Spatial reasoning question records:
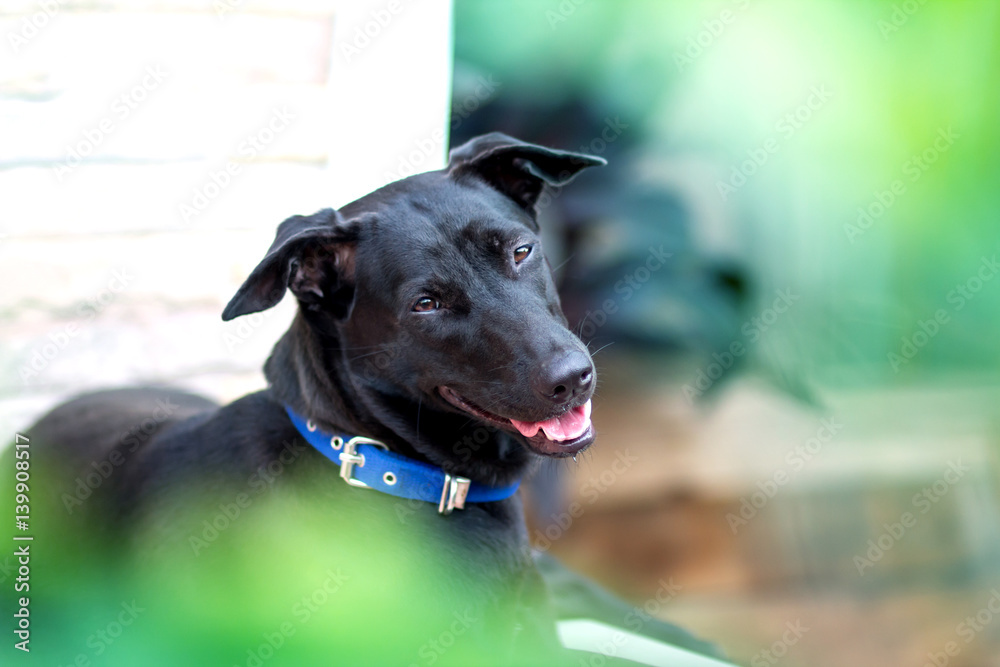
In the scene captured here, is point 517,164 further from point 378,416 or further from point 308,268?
point 378,416

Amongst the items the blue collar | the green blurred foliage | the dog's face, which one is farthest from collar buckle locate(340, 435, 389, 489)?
the green blurred foliage

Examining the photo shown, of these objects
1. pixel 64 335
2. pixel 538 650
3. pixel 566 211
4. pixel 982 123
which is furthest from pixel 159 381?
pixel 982 123

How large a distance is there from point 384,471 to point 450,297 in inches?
15.3

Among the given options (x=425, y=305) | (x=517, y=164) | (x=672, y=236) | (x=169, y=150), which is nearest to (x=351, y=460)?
(x=425, y=305)

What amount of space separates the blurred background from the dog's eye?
2.87 ft

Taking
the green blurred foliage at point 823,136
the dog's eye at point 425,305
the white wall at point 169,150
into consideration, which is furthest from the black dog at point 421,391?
the green blurred foliage at point 823,136

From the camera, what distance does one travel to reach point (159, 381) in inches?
98.8

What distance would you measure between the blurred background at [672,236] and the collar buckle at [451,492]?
1058mm

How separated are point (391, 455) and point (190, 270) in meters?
1.10

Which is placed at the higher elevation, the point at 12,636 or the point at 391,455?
the point at 391,455

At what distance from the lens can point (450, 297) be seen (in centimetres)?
164

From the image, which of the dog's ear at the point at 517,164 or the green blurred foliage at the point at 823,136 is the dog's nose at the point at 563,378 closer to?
the dog's ear at the point at 517,164

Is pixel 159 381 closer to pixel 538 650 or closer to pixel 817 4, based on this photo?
pixel 538 650

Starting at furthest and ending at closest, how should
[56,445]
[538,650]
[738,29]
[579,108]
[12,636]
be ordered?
1. [579,108]
2. [738,29]
3. [56,445]
4. [538,650]
5. [12,636]
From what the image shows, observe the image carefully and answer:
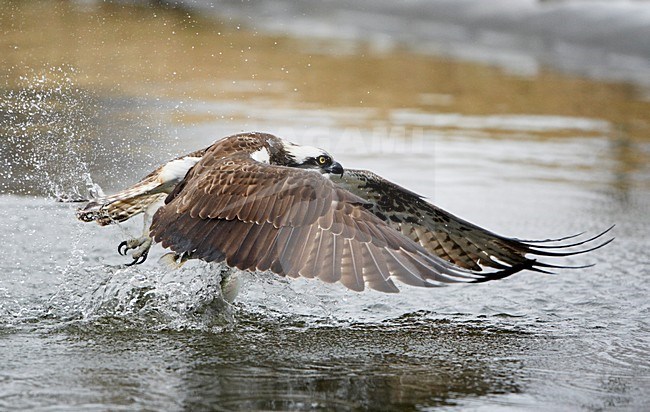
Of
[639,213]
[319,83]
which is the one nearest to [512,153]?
[639,213]

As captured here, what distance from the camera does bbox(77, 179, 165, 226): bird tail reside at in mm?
5715

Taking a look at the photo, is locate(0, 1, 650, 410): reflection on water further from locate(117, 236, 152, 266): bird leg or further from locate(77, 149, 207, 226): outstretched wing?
locate(77, 149, 207, 226): outstretched wing

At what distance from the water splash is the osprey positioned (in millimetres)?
1128

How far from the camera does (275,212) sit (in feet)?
15.7

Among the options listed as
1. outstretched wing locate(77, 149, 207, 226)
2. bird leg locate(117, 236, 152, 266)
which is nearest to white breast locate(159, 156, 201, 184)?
outstretched wing locate(77, 149, 207, 226)

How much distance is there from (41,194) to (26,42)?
634cm

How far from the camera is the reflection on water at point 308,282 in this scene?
14.2 ft

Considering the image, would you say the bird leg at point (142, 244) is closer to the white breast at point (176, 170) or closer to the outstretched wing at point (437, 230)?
the white breast at point (176, 170)

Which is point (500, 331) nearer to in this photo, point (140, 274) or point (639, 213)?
point (140, 274)

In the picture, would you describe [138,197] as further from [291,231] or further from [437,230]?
[437,230]

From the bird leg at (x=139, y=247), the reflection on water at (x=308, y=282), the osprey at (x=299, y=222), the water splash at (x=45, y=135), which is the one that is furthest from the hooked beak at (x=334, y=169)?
the water splash at (x=45, y=135)

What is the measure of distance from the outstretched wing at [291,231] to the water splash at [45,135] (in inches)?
58.1

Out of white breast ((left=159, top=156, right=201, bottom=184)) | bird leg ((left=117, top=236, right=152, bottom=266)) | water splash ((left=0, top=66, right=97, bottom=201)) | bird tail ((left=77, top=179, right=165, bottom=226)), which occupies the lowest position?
bird leg ((left=117, top=236, right=152, bottom=266))

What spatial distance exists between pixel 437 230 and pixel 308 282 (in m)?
0.76
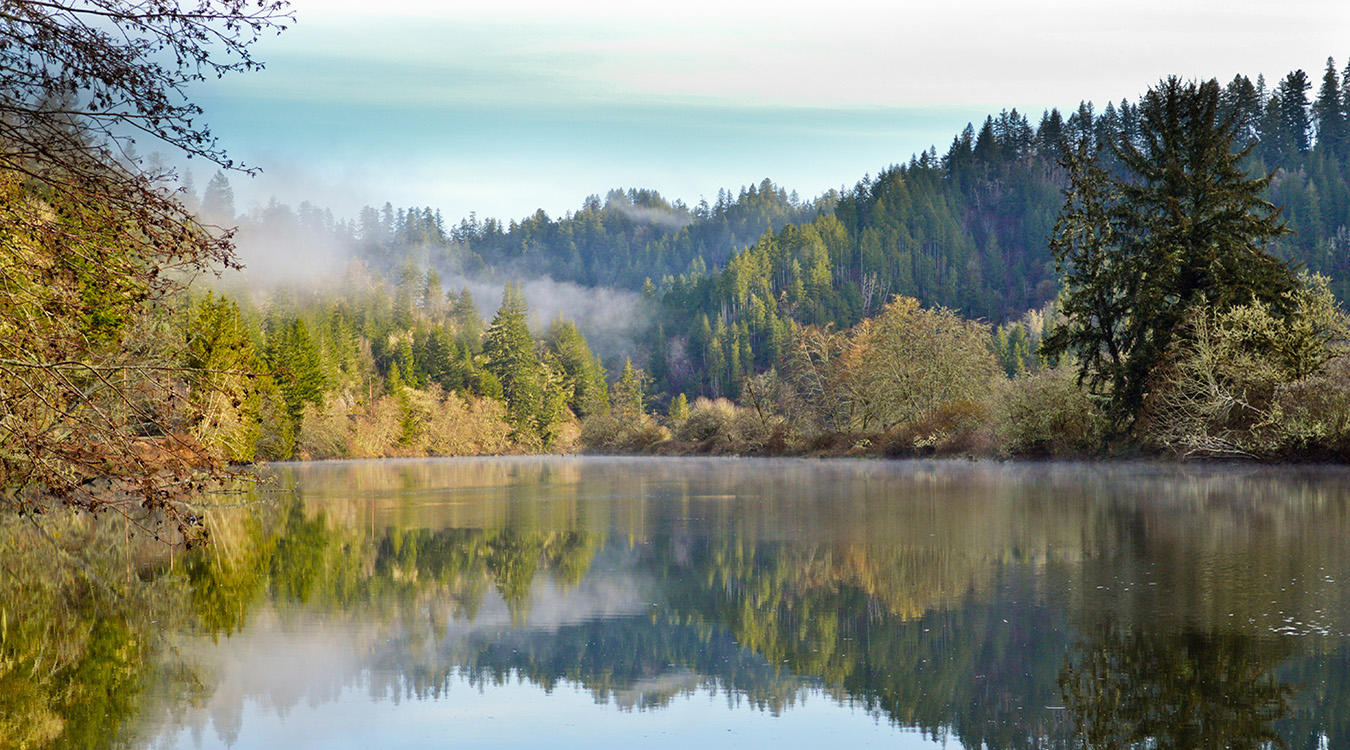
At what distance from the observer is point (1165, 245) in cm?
3491

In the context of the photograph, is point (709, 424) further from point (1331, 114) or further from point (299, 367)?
point (1331, 114)

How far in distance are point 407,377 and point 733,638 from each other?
9510 cm

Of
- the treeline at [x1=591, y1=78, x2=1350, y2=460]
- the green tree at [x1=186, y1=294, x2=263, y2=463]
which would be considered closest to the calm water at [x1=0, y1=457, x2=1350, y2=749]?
the green tree at [x1=186, y1=294, x2=263, y2=463]

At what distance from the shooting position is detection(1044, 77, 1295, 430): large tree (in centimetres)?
3397

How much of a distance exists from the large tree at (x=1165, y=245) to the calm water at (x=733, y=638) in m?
17.0

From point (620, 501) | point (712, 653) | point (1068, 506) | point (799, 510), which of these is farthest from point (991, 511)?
point (712, 653)

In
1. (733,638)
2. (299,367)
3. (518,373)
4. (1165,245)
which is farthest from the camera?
(518,373)

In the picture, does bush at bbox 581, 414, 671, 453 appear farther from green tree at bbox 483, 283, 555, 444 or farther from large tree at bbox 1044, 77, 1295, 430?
large tree at bbox 1044, 77, 1295, 430

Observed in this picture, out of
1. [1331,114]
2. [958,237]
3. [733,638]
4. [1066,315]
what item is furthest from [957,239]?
[733,638]

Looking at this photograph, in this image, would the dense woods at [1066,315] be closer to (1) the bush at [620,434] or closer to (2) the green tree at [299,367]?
(1) the bush at [620,434]

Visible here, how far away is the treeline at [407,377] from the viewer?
2945 inches

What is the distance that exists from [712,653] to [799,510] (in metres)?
13.3

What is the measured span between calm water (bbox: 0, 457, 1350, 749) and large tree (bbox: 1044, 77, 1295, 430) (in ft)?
55.7

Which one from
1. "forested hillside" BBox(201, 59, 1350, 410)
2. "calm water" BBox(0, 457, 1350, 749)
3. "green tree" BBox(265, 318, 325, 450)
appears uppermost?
"forested hillside" BBox(201, 59, 1350, 410)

→ Directions for this task
Please reproduce the whole listing above word for word, leaving out the pictures.

→ Output for this exercise
In the scene captured here, is point 517,164 further from point 378,416 or further from point 308,268?
point 378,416

Amongst the items the blue collar | the green blurred foliage | the dog's face, which one is farthest from collar buckle locate(340, 435, 389, 489)?
the green blurred foliage

Examining the photo shown, of these objects
1. pixel 64 335
2. pixel 538 650
3. pixel 566 211
4. pixel 982 123
which is furthest from pixel 159 381?
pixel 982 123

How large a distance is there from point 384,471 to point 450,297 in inches?
15.3

Among the given options (x=425, y=305) | (x=517, y=164) | (x=672, y=236) | (x=169, y=150), which is nearest to (x=351, y=460)?
(x=425, y=305)

What amount of space separates the blurred background from the dog's eye?
2.87 ft

Taking
the green blurred foliage at point 823,136
the dog's eye at point 425,305
the white wall at point 169,150
into consideration, which is furthest from the black dog at point 421,391?
the green blurred foliage at point 823,136

From the camera, what distance does one travel to reach point (159, 381) in inches?
98.8

What distance would you measure between the blurred background at [672,236] and the collar buckle at [451,492]?
1058mm

How separated are point (391, 455) and point (190, 270) in meters?
1.10

Which is placed at the higher elevation, the point at 12,636 or the point at 391,455?
the point at 391,455

At what distance from the lens can point (450, 297) be seen (in centimetres)?
164

From the image, which of the dog's ear at the point at 517,164 or the green blurred foliage at the point at 823,136 is the dog's nose at the point at 563,378 closer to?
the dog's ear at the point at 517,164

Is pixel 159 381 closer to pixel 538 650 or closer to pixel 817 4, based on this photo?
pixel 538 650

Starting at furthest and ending at closest, how should
[56,445]
[538,650]
[738,29]
[579,108]
[12,636]
be ordered?
1. [579,108]
2. [738,29]
3. [56,445]
4. [538,650]
5. [12,636]
From what the image shows, observe the image carefully and answer:
Of
[639,213]
[319,83]
which is the one nearest to [512,153]?
[639,213]

As captured here, what distance from the camera does bbox(77, 179, 165, 226): bird tail reside at in mm?
5715

Taking a look at the photo, is locate(0, 1, 650, 410): reflection on water further from locate(117, 236, 152, 266): bird leg or further from locate(77, 149, 207, 226): outstretched wing?
locate(77, 149, 207, 226): outstretched wing

At what distance from the water splash is the osprey positioned (in millimetres)?
1128

How far from the camera does (275,212) sit (in feet)?
15.7

Among the options listed as
1. outstretched wing locate(77, 149, 207, 226)
2. bird leg locate(117, 236, 152, 266)
which is nearest to white breast locate(159, 156, 201, 184)?
outstretched wing locate(77, 149, 207, 226)

How much distance is there from (41,194) to (26,42)?
634cm

How far from the camera is the reflection on water at point 308,282 in this scene?
14.2 ft

Considering the image, would you say the bird leg at point (142, 244) is closer to the white breast at point (176, 170) or closer to the outstretched wing at point (437, 230)?
the white breast at point (176, 170)

Which is point (500, 331) nearer to in this photo, point (140, 274) or point (639, 213)?
point (140, 274)

In the picture, would you describe [138,197] as further from [291,231] or further from [437,230]?
[437,230]

From the bird leg at (x=139, y=247), the reflection on water at (x=308, y=282), the osprey at (x=299, y=222), the water splash at (x=45, y=135), which is the one that is furthest from the hooked beak at (x=334, y=169)?
the water splash at (x=45, y=135)

What is the measure of distance from the outstretched wing at [291,231] to the water splash at [45,135] (in inches)?
58.1

Out of white breast ((left=159, top=156, right=201, bottom=184)) | bird leg ((left=117, top=236, right=152, bottom=266)) | water splash ((left=0, top=66, right=97, bottom=201)) | bird tail ((left=77, top=179, right=165, bottom=226)), which occupies the lowest position?
bird leg ((left=117, top=236, right=152, bottom=266))

What spatial distance exists between pixel 437 230 and pixel 308 282 (in m)?
0.76
At what distance from the observer is point (1165, 245) in cm?
3491

In the context of the photograph, is point (709, 424) further from point (1331, 114) or further from point (299, 367)?
point (1331, 114)

How far in distance are point 407,377 and point 733,638 from each other?
9510 cm

Of
- the treeline at [x1=591, y1=78, x2=1350, y2=460]
- the green tree at [x1=186, y1=294, x2=263, y2=463]
which would be considered closest to the calm water at [x1=0, y1=457, x2=1350, y2=749]?
the green tree at [x1=186, y1=294, x2=263, y2=463]

At what distance from the shooting position is detection(1044, 77, 1295, 430): large tree (in centimetres)?
3397

How much of a distance exists from the large tree at (x=1165, y=245) to the calm water at (x=733, y=638) in m?
17.0

From point (620, 501) | point (712, 653) | point (1068, 506) | point (799, 510), which of these is farthest from point (991, 511)?
point (712, 653)

In
1. (733,638)
2. (299,367)
3. (518,373)
4. (1165,245)
which is farthest from the camera?
(518,373)

In the picture, does bush at bbox 581, 414, 671, 453 appear farther from green tree at bbox 483, 283, 555, 444 or farther from large tree at bbox 1044, 77, 1295, 430?
large tree at bbox 1044, 77, 1295, 430

Observed in this picture, out of
1. [1331,114]
2. [958,237]
3. [733,638]
4. [1066,315]
what item is furthest from [957,239]?
[733,638]

Looking at this photograph, in this image, would the dense woods at [1066,315] be closer to (1) the bush at [620,434] or closer to (2) the green tree at [299,367]?
(1) the bush at [620,434]

Visible here, how far away is the treeline at [407,377] from the viewer?
2945 inches

What is the distance that exists from [712,653] to [799,510] (in metres)?
13.3

What is the measured span between calm water (bbox: 0, 457, 1350, 749) and large tree (bbox: 1044, 77, 1295, 430) (in ft)?
55.7

Which one from
1. "forested hillside" BBox(201, 59, 1350, 410)
2. "calm water" BBox(0, 457, 1350, 749)
3. "green tree" BBox(265, 318, 325, 450)
appears uppermost?
"forested hillside" BBox(201, 59, 1350, 410)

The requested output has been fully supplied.